“Each desk labors over section fronts, but pays little attention to promoting its work on social media.”
— New York Times Innovation Report, 2014
During a recent appearance as part of the IACS seminar series, New York Times Chief Data Scientist Chris Wiggins noted that virtually all news organizations have become startups: they are all firms “in search of a scalable business model.” In response to challenges of the digital age, many “traditional” news organizations have expanded efforts to promote their content on social media websites like Facebook and Twitter as a new medium to garner traffic and users. We are interested in how these efforts differ among news organizations and how we might predict their success.
Stated formally, we investigate two broad questions about news organization activities on social media. The first is descriptive: how do different organizations use each social network, and how do their social media presences differ? The second is predictive: what measurable features of social media activity can predict popularity of news content? These questions fundamentally guide our later analysis and form the basis of the various angles of analysis that we pursue.

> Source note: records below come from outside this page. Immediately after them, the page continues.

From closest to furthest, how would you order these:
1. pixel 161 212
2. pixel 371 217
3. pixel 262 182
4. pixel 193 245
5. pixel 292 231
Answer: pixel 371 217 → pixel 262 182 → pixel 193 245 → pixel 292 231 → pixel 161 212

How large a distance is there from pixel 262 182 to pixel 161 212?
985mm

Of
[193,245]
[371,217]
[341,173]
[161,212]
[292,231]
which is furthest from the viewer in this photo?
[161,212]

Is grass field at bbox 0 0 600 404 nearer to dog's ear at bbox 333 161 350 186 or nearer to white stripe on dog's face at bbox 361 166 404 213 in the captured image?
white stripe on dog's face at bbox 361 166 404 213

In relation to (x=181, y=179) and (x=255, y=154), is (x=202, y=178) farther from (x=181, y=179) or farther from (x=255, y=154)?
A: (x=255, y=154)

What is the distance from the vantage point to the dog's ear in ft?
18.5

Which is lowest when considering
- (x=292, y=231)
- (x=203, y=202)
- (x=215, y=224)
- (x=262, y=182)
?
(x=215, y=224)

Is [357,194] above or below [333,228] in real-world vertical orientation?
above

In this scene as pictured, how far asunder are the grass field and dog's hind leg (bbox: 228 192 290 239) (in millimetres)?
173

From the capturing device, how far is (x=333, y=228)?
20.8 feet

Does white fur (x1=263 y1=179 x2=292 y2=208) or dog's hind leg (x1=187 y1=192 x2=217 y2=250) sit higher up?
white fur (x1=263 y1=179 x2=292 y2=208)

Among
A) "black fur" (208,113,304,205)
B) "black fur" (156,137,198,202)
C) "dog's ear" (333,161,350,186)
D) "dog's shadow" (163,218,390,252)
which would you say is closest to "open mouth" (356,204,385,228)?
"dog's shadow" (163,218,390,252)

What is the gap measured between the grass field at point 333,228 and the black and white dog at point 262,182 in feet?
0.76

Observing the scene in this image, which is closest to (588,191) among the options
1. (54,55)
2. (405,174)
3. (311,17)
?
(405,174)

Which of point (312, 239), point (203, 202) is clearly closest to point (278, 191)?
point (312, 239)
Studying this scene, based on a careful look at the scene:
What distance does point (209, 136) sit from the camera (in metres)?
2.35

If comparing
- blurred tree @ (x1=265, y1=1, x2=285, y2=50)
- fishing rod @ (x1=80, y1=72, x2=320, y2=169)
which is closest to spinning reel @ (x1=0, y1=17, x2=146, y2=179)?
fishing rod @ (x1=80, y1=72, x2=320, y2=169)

We have identified 25 news organizations across several categories (newspapers, cable channels, wire services, etc.) to analyze. They are:
The Boston Globe, The Los Angeles Times, The New York Times, The Wall Street Journal, The Washington Post, USA Today, BBC, The Daily Mail, The Guardian, CNN, Fox News, MSNBC, ABC News, CBS News, NBC News, The Daily Beast, The Huffington Post, Slate, Agence France-Presse, The Associated Press, Reuters, Newsweek, Time, Yahoo News, and NPR News.

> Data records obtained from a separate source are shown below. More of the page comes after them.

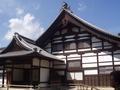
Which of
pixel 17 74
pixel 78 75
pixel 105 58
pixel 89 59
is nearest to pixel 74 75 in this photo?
pixel 78 75

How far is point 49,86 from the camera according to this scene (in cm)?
2356

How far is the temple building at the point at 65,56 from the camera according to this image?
2241 cm

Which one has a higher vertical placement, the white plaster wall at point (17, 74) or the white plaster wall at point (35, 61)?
the white plaster wall at point (35, 61)

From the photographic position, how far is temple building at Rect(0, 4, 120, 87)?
882 inches

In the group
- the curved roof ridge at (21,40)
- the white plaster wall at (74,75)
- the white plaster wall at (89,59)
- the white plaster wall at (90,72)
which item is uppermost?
the curved roof ridge at (21,40)

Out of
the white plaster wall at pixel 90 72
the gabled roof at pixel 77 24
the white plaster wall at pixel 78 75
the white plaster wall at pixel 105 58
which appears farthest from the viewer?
the white plaster wall at pixel 78 75

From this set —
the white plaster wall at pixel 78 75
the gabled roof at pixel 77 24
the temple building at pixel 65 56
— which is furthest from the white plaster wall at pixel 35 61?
the gabled roof at pixel 77 24

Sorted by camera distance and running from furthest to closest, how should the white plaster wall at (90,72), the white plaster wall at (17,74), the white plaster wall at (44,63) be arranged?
the white plaster wall at (17,74) → the white plaster wall at (44,63) → the white plaster wall at (90,72)

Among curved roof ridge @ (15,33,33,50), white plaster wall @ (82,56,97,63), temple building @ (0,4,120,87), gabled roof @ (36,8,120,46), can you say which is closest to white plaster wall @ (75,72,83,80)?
temple building @ (0,4,120,87)

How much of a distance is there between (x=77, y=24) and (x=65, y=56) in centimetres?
357

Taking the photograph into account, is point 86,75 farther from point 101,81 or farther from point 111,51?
point 111,51

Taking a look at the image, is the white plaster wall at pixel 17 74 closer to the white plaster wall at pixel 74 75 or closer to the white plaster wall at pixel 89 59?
the white plaster wall at pixel 74 75

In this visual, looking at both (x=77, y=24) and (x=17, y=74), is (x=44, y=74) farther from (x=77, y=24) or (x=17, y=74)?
(x=77, y=24)

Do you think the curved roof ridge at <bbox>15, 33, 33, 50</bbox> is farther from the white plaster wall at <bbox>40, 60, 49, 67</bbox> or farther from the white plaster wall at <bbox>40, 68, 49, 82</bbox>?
the white plaster wall at <bbox>40, 68, 49, 82</bbox>
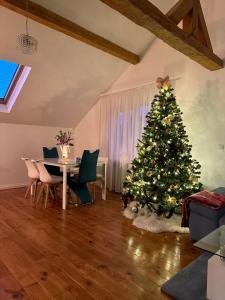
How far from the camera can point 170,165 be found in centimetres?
335

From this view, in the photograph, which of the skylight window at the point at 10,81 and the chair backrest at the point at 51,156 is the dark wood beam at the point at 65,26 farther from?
the chair backrest at the point at 51,156

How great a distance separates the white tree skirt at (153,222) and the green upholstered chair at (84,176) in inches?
35.1

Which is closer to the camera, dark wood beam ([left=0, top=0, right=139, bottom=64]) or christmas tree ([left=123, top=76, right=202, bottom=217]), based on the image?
dark wood beam ([left=0, top=0, right=139, bottom=64])

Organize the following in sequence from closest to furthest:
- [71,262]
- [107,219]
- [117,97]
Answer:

Several of last year's CS 109 projects utilized social media data for analytical purposes, and researchers have begun to mine social media data to quite startling ends. Rather than mine aggregate, general data, we have opted to focus on a narrower selection of accounts across media (both Facebook and Twitter) to divine details about the particular social strategies that they exhibit.
While we believe that our analysis is unique in its breadth, our work is certainly inspired by past social media analysis of news content. Brian Abelson’s Pageviews Above Replacement paints a fascinating picture of pageviews that accrue to different types of content that @nytimes shares on Twitter, and lends insight into the potential strategic changes that might yield more traffic. And the Times' leaked 2014 Innovation report discussed the firm's social media strategy extensively. Finally, Bitly analyzed social media traffic to its own links in 2012; their analysis is directly relevant to our observations about how posting time influences social response.

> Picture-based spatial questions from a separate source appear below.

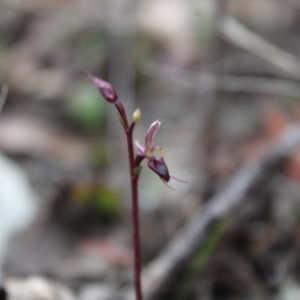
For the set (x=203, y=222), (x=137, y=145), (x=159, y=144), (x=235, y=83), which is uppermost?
(x=137, y=145)

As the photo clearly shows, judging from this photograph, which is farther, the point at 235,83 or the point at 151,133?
the point at 235,83

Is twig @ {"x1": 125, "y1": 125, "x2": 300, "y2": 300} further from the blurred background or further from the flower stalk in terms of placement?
the flower stalk

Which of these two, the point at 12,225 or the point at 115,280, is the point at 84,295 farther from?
the point at 12,225

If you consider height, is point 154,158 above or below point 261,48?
above

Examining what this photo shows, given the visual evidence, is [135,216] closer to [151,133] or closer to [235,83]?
[151,133]

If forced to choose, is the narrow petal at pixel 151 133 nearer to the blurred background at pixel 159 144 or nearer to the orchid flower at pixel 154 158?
the orchid flower at pixel 154 158

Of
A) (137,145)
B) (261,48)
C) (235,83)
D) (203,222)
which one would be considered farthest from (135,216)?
(235,83)

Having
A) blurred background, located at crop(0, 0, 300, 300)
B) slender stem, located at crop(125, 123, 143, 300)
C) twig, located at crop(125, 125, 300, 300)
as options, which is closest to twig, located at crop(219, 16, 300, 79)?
blurred background, located at crop(0, 0, 300, 300)

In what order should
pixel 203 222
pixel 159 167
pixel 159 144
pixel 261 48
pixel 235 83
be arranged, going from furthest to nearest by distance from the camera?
pixel 159 144 → pixel 235 83 → pixel 261 48 → pixel 203 222 → pixel 159 167
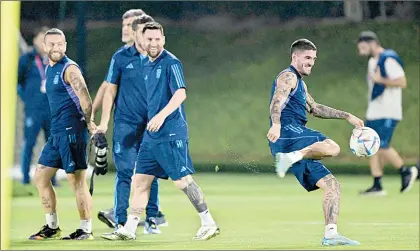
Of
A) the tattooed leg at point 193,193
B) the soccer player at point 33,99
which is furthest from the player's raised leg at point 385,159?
the tattooed leg at point 193,193

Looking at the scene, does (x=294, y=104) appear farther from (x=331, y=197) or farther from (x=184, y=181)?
(x=184, y=181)

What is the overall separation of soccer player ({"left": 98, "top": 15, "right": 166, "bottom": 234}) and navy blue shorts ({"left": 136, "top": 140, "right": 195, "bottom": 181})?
2.48 feet

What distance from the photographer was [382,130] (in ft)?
47.9

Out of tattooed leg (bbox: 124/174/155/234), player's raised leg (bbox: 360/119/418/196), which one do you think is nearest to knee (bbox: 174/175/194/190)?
tattooed leg (bbox: 124/174/155/234)

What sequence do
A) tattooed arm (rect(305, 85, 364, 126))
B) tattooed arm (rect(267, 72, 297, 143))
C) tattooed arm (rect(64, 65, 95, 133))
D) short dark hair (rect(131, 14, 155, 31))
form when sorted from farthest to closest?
short dark hair (rect(131, 14, 155, 31))
tattooed arm (rect(64, 65, 95, 133))
tattooed arm (rect(305, 85, 364, 126))
tattooed arm (rect(267, 72, 297, 143))

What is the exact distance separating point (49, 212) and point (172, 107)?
4.91 ft

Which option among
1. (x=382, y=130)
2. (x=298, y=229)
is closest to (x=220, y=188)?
(x=382, y=130)

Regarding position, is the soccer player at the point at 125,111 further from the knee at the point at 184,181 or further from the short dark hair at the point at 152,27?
the knee at the point at 184,181

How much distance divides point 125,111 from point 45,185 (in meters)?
0.94

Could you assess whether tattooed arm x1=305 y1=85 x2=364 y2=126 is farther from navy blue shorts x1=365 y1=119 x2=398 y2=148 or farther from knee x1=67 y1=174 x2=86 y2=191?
navy blue shorts x1=365 y1=119 x2=398 y2=148

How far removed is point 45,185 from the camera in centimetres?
926

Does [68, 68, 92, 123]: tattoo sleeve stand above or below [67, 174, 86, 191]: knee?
above

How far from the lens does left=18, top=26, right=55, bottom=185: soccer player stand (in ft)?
48.2

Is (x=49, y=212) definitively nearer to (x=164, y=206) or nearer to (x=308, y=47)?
(x=308, y=47)
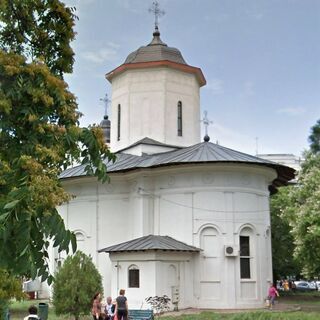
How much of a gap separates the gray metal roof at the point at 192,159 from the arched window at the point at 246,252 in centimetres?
303

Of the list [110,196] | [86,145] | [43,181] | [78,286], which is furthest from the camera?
[110,196]

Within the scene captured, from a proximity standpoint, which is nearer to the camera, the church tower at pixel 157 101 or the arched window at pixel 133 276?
the arched window at pixel 133 276

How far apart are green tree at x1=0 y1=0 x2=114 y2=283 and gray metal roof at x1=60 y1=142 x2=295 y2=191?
15613 millimetres

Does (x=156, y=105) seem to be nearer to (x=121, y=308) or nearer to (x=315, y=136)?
(x=315, y=136)

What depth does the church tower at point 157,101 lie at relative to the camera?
27328 millimetres

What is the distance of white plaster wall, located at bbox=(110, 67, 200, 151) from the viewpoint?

At a high level, our analysis utilizes data from four primary sources: Twitter, Facebook, Bitly, and a custom-built dataset of the final destinations of each link that our news organizations post. Methods of generating each (done through a combination of APIs and web scraping) are discussed in the next section.
For context these figures convey the volume of records that we retreived from each data source:
Data Source | Records |
---|---|
Twitter (Tweets) | 119,010 |
Facebook (Posts) | 53,493 |
Articles Matched (Between Facebook & Twitter) | 23,633 |
Bitly (Click Statistics) | 137,675 links for 23 organizations |
URL Paths | 196,372* |
*Many social media posts—especially on Facebook—feature more than one link. This is why we found more links than we have posts.